== Problem statement ==
An exact transcription of the records is required, minus any images.

== Exercise data ==
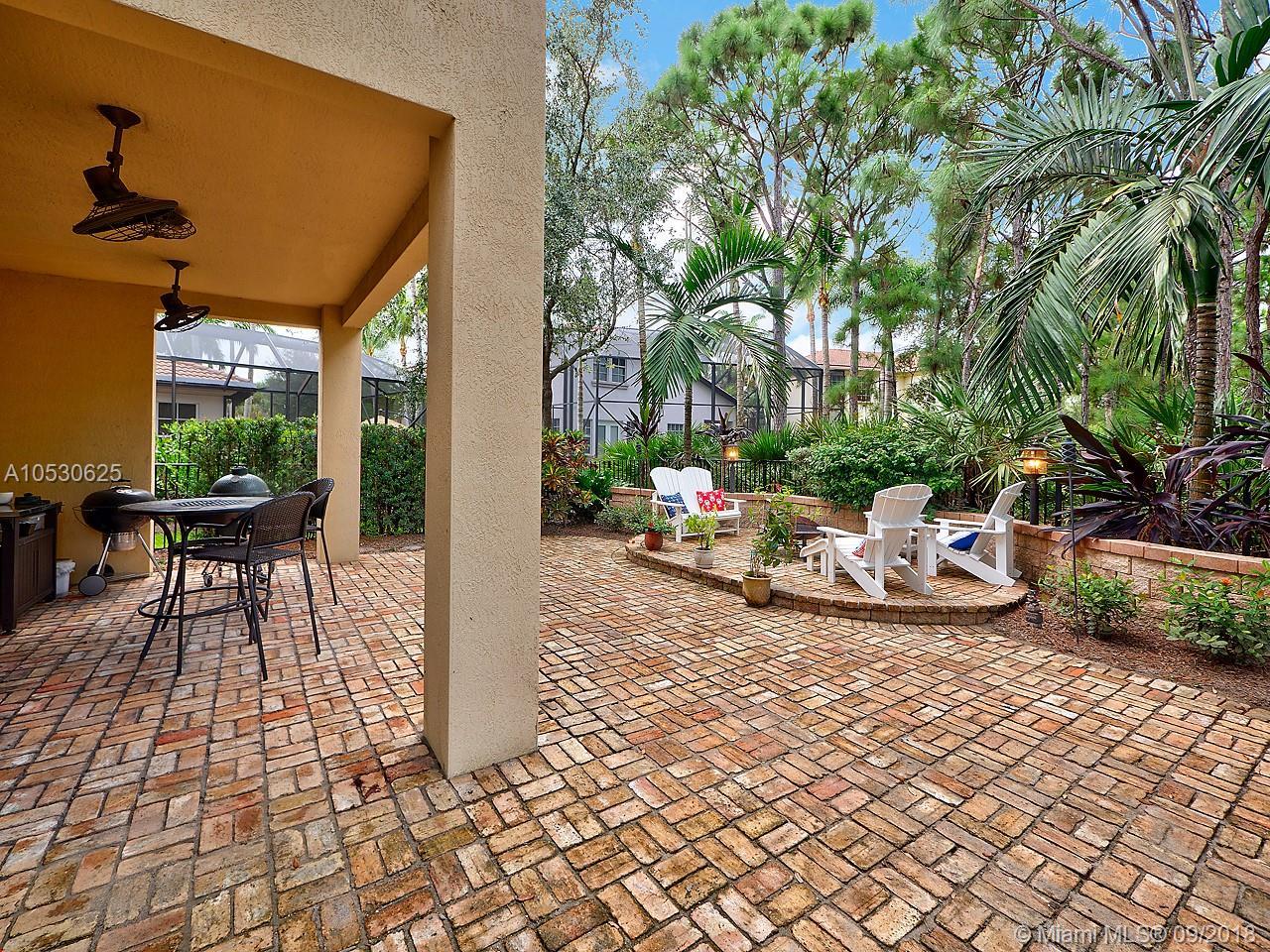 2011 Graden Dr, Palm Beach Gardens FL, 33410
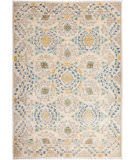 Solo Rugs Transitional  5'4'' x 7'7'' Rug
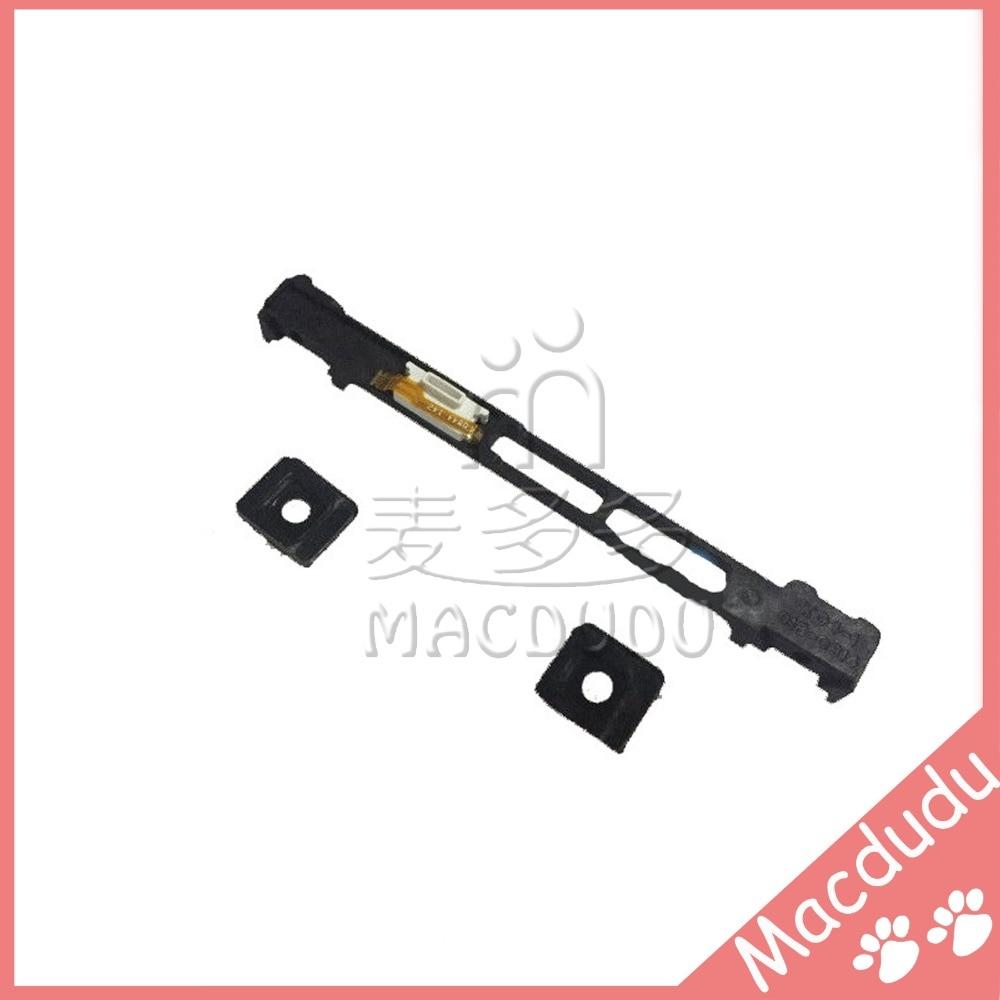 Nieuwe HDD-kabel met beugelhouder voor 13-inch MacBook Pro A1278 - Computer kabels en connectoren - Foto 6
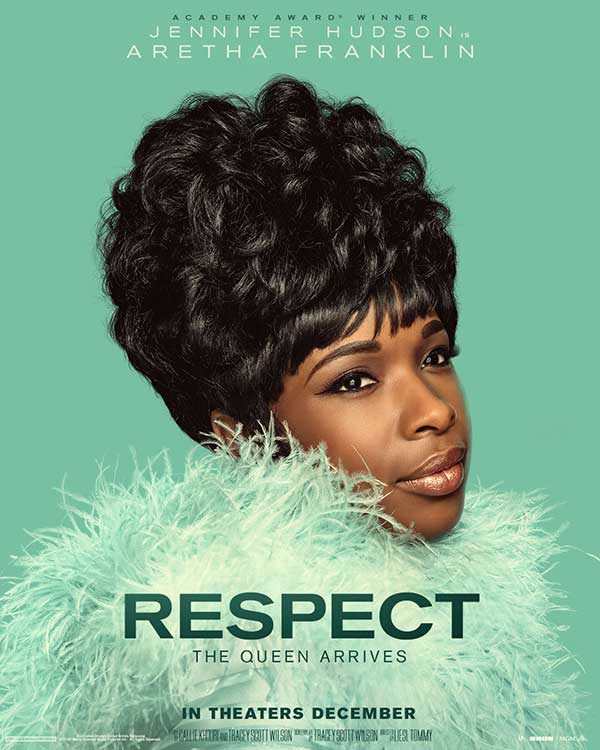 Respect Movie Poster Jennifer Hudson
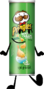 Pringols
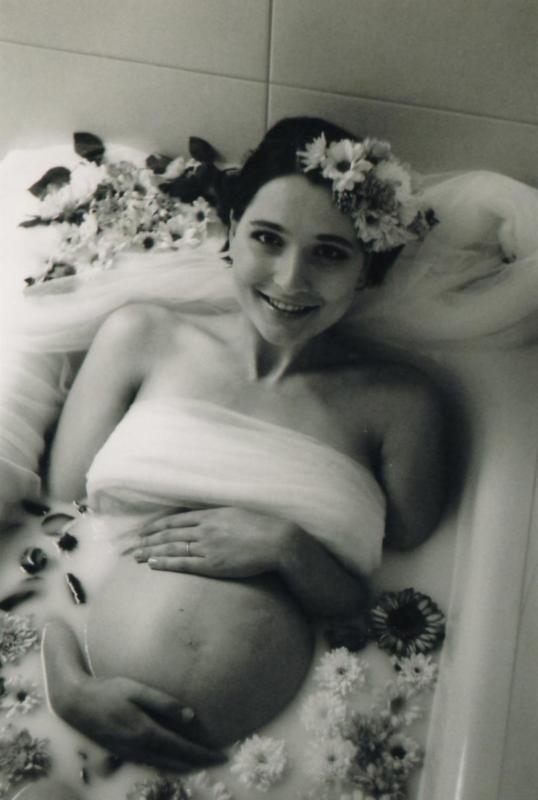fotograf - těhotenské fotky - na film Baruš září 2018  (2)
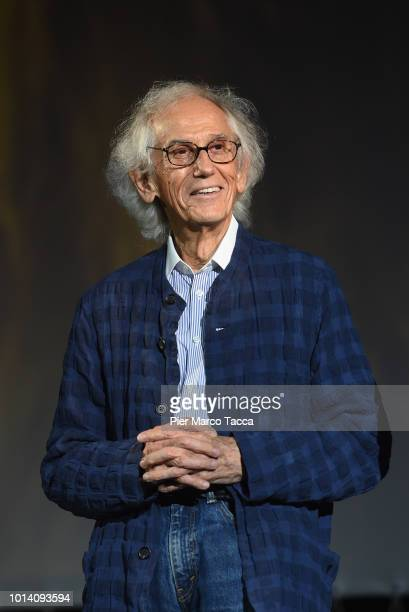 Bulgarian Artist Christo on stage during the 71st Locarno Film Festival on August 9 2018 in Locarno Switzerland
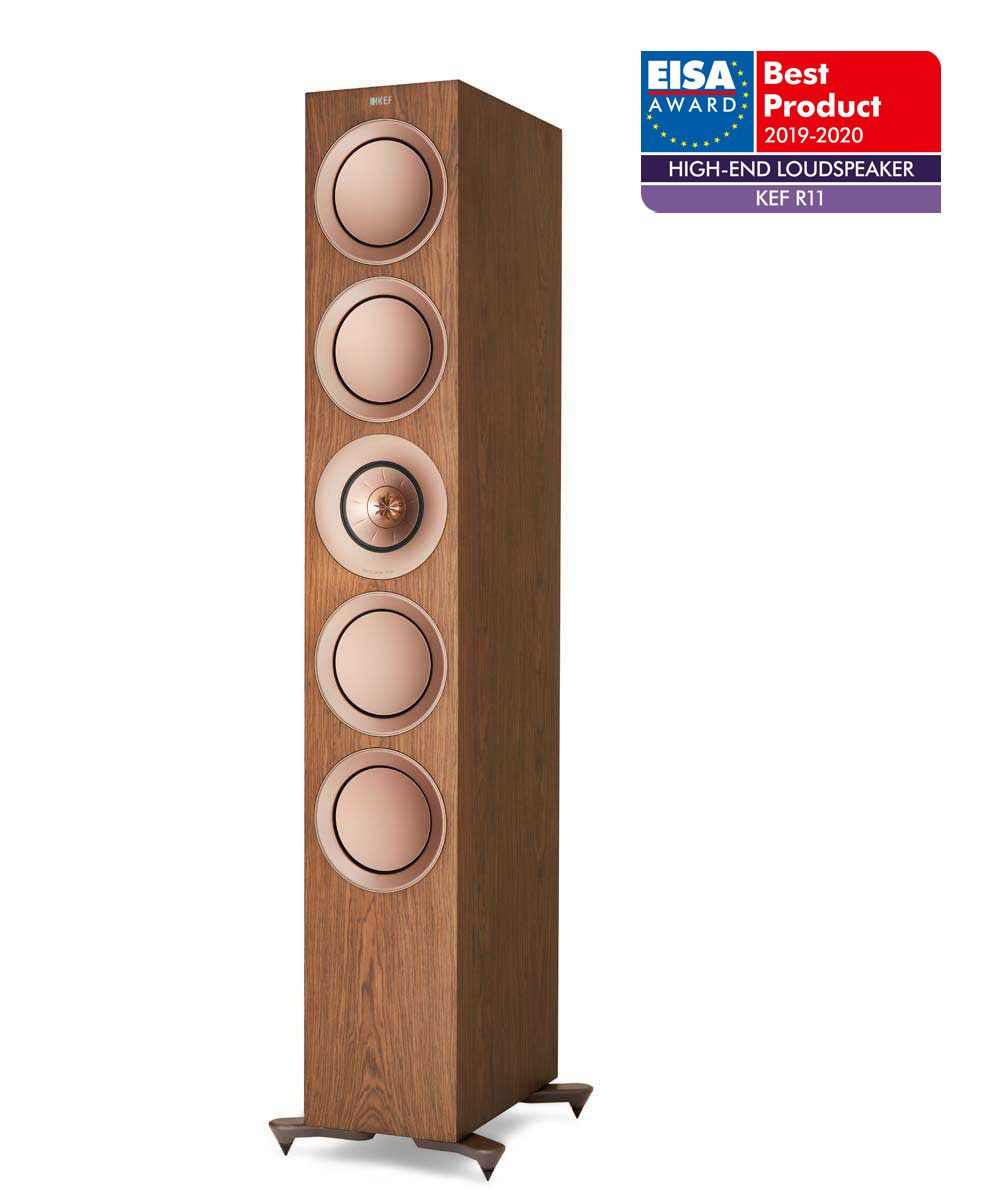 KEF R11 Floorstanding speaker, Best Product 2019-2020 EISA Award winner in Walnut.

== Response to the task ==
 2011 Graden Dr, Palm Beach Gardens FL, 33410
 Solo Rugs Transitional  5'4'' x 7'7'' Rug
 Nieuwe HDD-kabel met beugelhouder voor 13-inch MacBook Pro A1278 - Computer kabels en connectoren - Foto 6
 Respect Movie Poster Jennifer Hudson
 Pringols
fotograf - těhotenské fotky - na film Baruš září 2018  (2)
 Bulgarian Artist Christo on stage during the 71st Locarno Film Festival on August 9 2018 in Locarno Switzerland
 KEF R11 Floorstanding speaker, Best Product 2019-2020 EISA Award winner in Walnut.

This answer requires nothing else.